→ **What is being asked**
Which lines of the material below contain the word "pink"? Show each one in full.

---------- Source data ----------

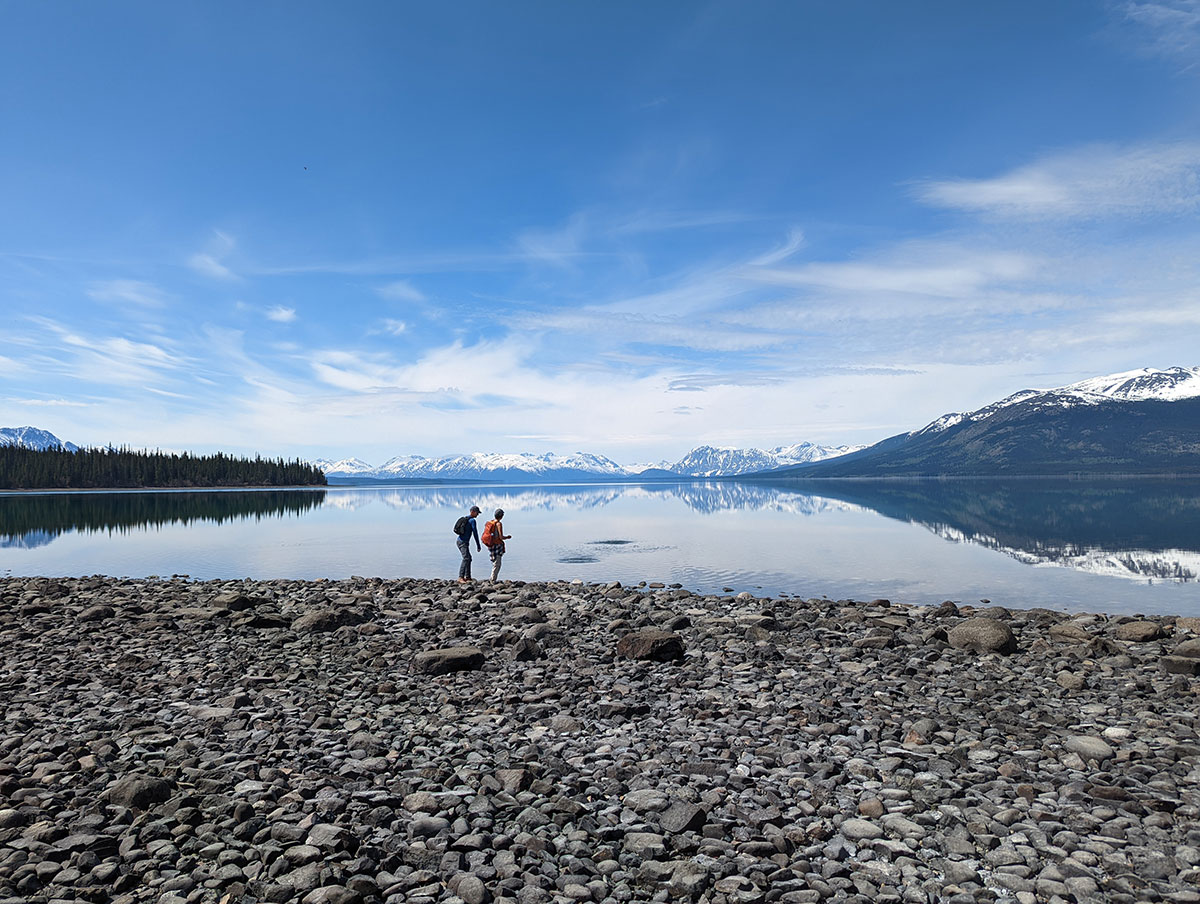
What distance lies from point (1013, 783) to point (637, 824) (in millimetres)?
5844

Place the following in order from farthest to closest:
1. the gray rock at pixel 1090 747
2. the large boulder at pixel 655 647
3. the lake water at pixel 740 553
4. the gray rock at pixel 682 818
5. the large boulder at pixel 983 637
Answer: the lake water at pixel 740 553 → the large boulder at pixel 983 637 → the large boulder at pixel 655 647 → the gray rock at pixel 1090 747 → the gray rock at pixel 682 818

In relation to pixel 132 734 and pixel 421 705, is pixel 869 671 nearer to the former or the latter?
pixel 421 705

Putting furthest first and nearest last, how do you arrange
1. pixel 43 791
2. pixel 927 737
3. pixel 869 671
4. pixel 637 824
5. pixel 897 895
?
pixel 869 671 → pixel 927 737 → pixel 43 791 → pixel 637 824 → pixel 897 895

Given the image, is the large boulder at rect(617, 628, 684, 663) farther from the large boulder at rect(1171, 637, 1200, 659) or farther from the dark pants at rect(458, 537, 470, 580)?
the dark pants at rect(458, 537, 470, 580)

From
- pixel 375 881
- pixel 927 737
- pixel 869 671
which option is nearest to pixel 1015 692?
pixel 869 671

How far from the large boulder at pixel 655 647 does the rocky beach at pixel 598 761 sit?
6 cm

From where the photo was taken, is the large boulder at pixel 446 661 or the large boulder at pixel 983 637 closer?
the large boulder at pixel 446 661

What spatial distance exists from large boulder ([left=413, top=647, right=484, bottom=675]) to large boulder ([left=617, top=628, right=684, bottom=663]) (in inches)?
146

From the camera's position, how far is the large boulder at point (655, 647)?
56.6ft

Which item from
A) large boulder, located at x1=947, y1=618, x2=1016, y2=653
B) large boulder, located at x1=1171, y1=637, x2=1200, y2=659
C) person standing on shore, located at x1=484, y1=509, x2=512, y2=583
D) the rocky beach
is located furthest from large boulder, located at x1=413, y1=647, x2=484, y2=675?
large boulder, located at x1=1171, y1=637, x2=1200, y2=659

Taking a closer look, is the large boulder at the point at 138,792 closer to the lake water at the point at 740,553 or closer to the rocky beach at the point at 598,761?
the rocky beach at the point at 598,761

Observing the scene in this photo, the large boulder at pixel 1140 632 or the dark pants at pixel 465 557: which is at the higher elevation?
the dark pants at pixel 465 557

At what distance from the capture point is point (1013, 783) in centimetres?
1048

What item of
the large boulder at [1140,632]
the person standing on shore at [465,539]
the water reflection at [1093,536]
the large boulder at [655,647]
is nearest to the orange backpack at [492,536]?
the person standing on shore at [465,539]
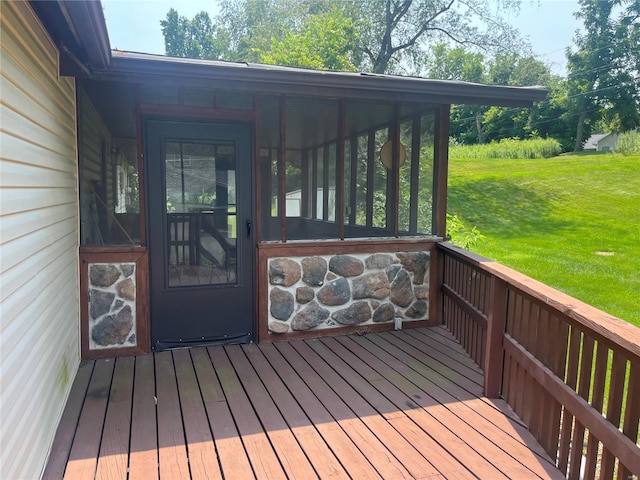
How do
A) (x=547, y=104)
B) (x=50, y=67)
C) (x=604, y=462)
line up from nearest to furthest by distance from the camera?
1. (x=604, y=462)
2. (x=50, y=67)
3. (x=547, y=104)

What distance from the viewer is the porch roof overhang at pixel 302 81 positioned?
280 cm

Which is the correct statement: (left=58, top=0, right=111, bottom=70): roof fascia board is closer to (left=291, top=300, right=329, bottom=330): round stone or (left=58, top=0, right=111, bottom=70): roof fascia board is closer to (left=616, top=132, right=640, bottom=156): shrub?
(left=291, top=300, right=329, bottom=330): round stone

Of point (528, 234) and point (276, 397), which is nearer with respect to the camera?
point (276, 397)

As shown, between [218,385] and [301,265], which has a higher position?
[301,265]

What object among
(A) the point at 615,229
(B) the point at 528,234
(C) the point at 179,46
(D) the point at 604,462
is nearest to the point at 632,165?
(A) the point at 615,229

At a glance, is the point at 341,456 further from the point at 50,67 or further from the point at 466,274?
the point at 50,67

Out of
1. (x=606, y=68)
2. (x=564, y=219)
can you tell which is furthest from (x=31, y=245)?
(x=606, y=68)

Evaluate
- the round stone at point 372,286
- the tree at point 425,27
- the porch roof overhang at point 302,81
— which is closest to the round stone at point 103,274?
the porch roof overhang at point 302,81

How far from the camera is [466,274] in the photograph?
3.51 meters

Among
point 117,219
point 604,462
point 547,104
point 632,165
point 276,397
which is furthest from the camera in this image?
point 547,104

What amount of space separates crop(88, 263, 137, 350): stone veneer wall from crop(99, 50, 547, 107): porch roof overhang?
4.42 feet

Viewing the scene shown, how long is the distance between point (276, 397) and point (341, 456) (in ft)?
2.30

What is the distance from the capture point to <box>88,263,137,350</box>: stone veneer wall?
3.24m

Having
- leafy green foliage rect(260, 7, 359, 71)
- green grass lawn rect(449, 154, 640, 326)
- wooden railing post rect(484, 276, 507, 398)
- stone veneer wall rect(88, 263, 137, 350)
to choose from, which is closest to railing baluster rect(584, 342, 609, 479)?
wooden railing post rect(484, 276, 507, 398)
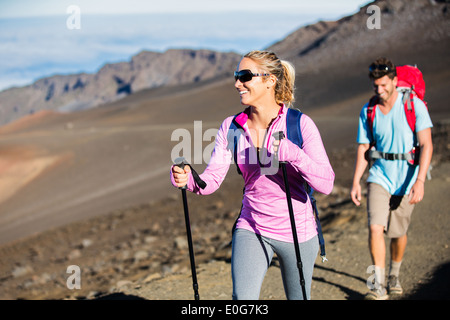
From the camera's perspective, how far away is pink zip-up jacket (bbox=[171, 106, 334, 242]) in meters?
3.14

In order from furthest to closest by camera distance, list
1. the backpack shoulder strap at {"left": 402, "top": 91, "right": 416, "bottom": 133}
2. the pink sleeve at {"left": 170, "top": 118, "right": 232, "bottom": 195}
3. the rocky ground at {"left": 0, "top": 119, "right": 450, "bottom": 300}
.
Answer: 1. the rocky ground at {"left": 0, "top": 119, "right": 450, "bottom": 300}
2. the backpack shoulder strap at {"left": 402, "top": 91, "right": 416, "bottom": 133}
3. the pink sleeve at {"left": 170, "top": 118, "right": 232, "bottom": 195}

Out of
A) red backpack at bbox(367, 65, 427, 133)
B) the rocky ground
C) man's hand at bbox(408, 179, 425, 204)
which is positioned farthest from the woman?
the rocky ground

----------

→ **Output of the task**
From the camera's perspective, how far away is pink zip-up jacket (bbox=[171, 106, 334, 242]) in meters?
2. the pink sleeve at {"left": 170, "top": 118, "right": 232, "bottom": 195}
3. the pink sleeve at {"left": 170, "top": 118, "right": 232, "bottom": 195}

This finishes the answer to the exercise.